WRITTEN PROBLEM:
Continue the blog post below about Eason Jordan quitting CNN, starting right after its final sentence.

ARTICLE:
____________________
Eason JordanNearly as intriguing as the (liberal academia) Ward Churchill debacle, this Eason Jordan (liberal news media) debacle is one of those stories you’ll wish you’d been staying abreast of. 

Just yesterday I blogged about Eason Jordan (also here), head of liberal media news channel CNN (which is in second place to Fox News Channel, now available in Canada through Rogers, Shaw, Cogeco and Star*Choice). 

Jordan had done what liberals do all the time—planted a seed into the brains of barely listening people, so that over time the various already-planted seeds germinate and the liberal ideas contained therein becomes more and more plausible; more and more normal-sounding and acceptable.  And often, as with this example, the willing liberal media run with the germ of a (non) story—the facts be damned—simply because some big liberal media twit said it lending some bizarre sense of creditability to the baloney non-story.

Now he has quit!  Apparently the blogosphere and modern media have won another one for the Gipper.

NEW YORK – CNN chief news executive Eason Jordan quit Friday amidst a furor over remarks he made in Switzerland last month about journalists killed by the U.S. military in Iraq.

Jordan said he was quitting to avoid CNN being “unfairly tarnished” by the controversy.
____________________
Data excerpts
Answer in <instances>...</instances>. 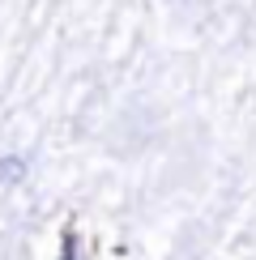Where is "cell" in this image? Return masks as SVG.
<instances>
[{
    "instance_id": "1",
    "label": "cell",
    "mask_w": 256,
    "mask_h": 260,
    "mask_svg": "<svg viewBox=\"0 0 256 260\" xmlns=\"http://www.w3.org/2000/svg\"><path fill=\"white\" fill-rule=\"evenodd\" d=\"M30 175V162L21 158V154H9V158H0V183H21Z\"/></svg>"
},
{
    "instance_id": "2",
    "label": "cell",
    "mask_w": 256,
    "mask_h": 260,
    "mask_svg": "<svg viewBox=\"0 0 256 260\" xmlns=\"http://www.w3.org/2000/svg\"><path fill=\"white\" fill-rule=\"evenodd\" d=\"M171 9H179V13H201V9H209L213 0H167Z\"/></svg>"
}]
</instances>
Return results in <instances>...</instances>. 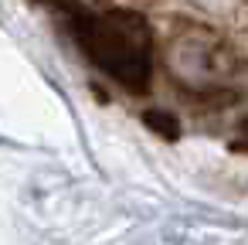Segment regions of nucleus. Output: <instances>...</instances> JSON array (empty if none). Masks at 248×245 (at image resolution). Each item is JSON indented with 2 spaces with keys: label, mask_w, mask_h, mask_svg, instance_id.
<instances>
[{
  "label": "nucleus",
  "mask_w": 248,
  "mask_h": 245,
  "mask_svg": "<svg viewBox=\"0 0 248 245\" xmlns=\"http://www.w3.org/2000/svg\"><path fill=\"white\" fill-rule=\"evenodd\" d=\"M163 68L170 82L190 96L234 92L245 75V62L231 41L201 24L177 28L163 45Z\"/></svg>",
  "instance_id": "f03ea898"
},
{
  "label": "nucleus",
  "mask_w": 248,
  "mask_h": 245,
  "mask_svg": "<svg viewBox=\"0 0 248 245\" xmlns=\"http://www.w3.org/2000/svg\"><path fill=\"white\" fill-rule=\"evenodd\" d=\"M72 34L85 58L129 92H143L153 79L156 41L143 14L123 7H99L75 14Z\"/></svg>",
  "instance_id": "f257e3e1"
},
{
  "label": "nucleus",
  "mask_w": 248,
  "mask_h": 245,
  "mask_svg": "<svg viewBox=\"0 0 248 245\" xmlns=\"http://www.w3.org/2000/svg\"><path fill=\"white\" fill-rule=\"evenodd\" d=\"M58 4H65L72 14H85V11H99L106 0H58Z\"/></svg>",
  "instance_id": "7ed1b4c3"
}]
</instances>
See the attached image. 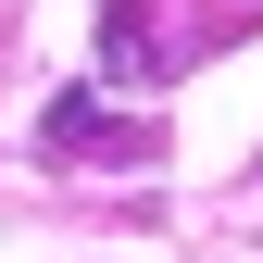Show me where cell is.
I'll list each match as a JSON object with an SVG mask.
<instances>
[{
	"label": "cell",
	"mask_w": 263,
	"mask_h": 263,
	"mask_svg": "<svg viewBox=\"0 0 263 263\" xmlns=\"http://www.w3.org/2000/svg\"><path fill=\"white\" fill-rule=\"evenodd\" d=\"M50 151H101V163H138L151 125H101V101H63L50 113Z\"/></svg>",
	"instance_id": "6da1fadb"
},
{
	"label": "cell",
	"mask_w": 263,
	"mask_h": 263,
	"mask_svg": "<svg viewBox=\"0 0 263 263\" xmlns=\"http://www.w3.org/2000/svg\"><path fill=\"white\" fill-rule=\"evenodd\" d=\"M101 50H113V76H138V63H151V25H138V0H113V25H101Z\"/></svg>",
	"instance_id": "7a4b0ae2"
}]
</instances>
____________________
TASK OUTPUT:
During a panel discussion at the World Economic Forum last month, Jordan said he believed that several journalists who were killed by coalition forces in Iraq had been targeted.

He quickly backed off the remarks, explaining that he meant to distinguish between journalists killed because they were in the wrong place where a bomb fell, for example, and those killed because they were shot at by American forces who mistook them for the enemy.

“I never meant to imply U.S. forces acted with ill intent when U.S. forces accidentally killed journalists, and I apologize to anyone who thought I said or believed otherwise,” Jordan said in a memo to fellow staff members at CNN.

But the damage had been done, compounded by the fact that no transcript of his actual remarks has turned up. There was an online petition calling on CNN to find a transcript, and fire Jordan if he said the military had intentionally killed journalists.